### Exercise
Put the records below into a numbered list, one line per record and no blank lines. Leave out the pictures.

### Data in this exercise
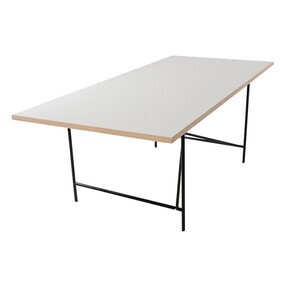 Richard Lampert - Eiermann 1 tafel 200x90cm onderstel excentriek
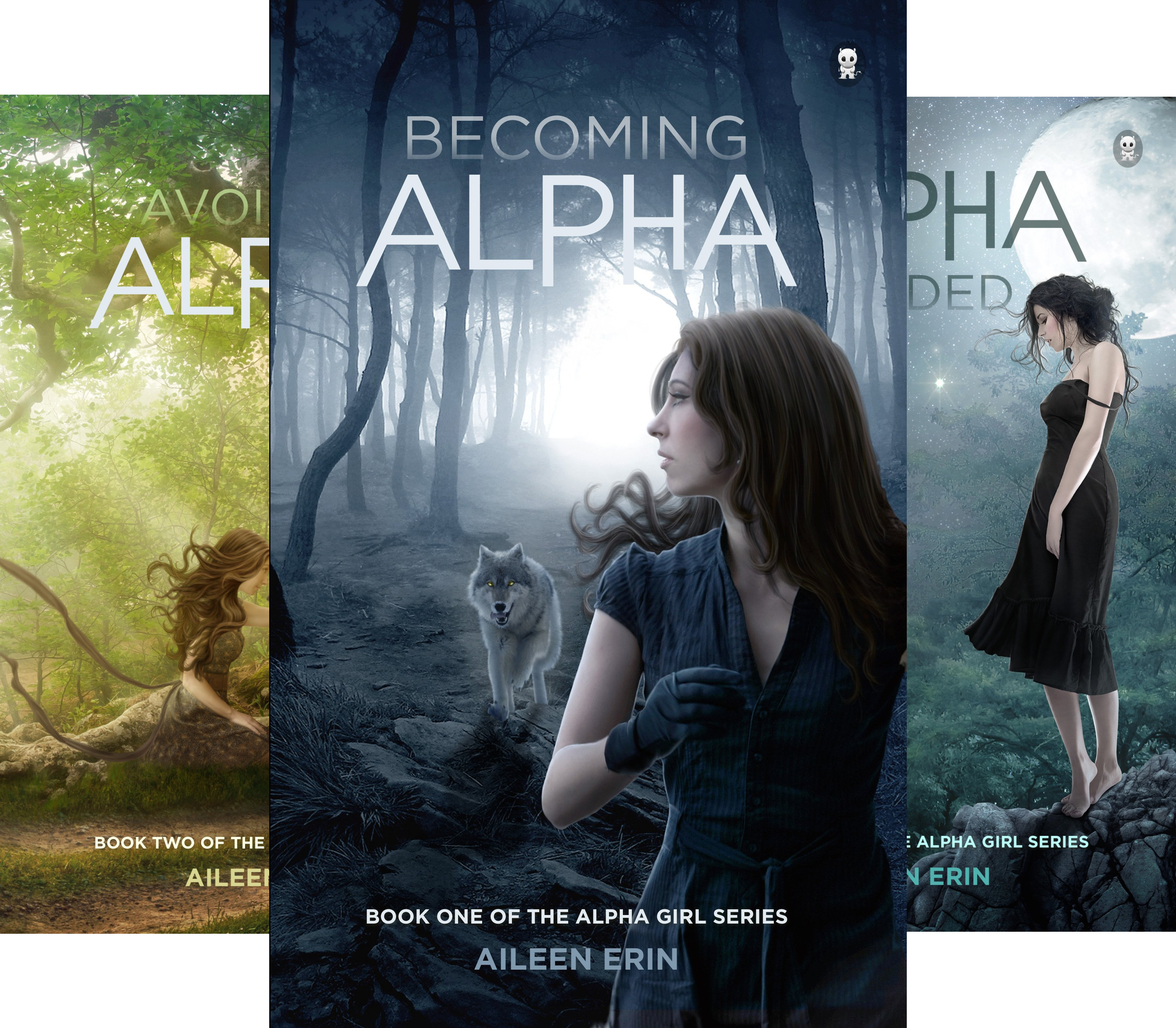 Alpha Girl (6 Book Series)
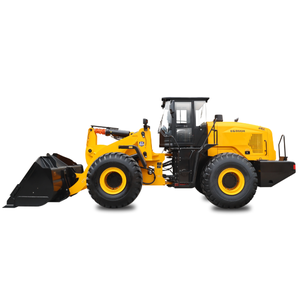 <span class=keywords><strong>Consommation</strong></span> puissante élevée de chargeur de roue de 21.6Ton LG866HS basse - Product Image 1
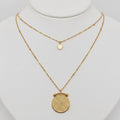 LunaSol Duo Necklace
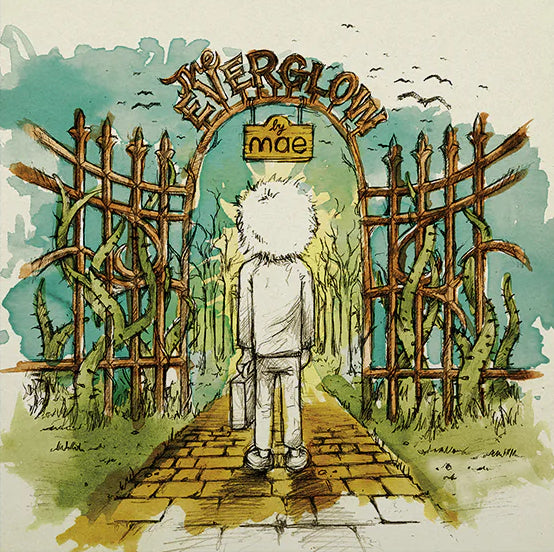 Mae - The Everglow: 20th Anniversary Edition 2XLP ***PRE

### Answer to this exercise
1.  Richard Lampert - Eiermann 1 tafel 200x90cm onderstel excentriek
2.  Alpha Girl (6 Book Series)
3.  <span class=keywords><strong>Consommation</strong></span> puissante élevée de chargeur de roue de 21.6Ton LG866HS basse - Product Image 1
4.  LunaSol Duo Necklace
5.  Mae - The Everglow: 20th Anniversary Edition 2XLP ***PRE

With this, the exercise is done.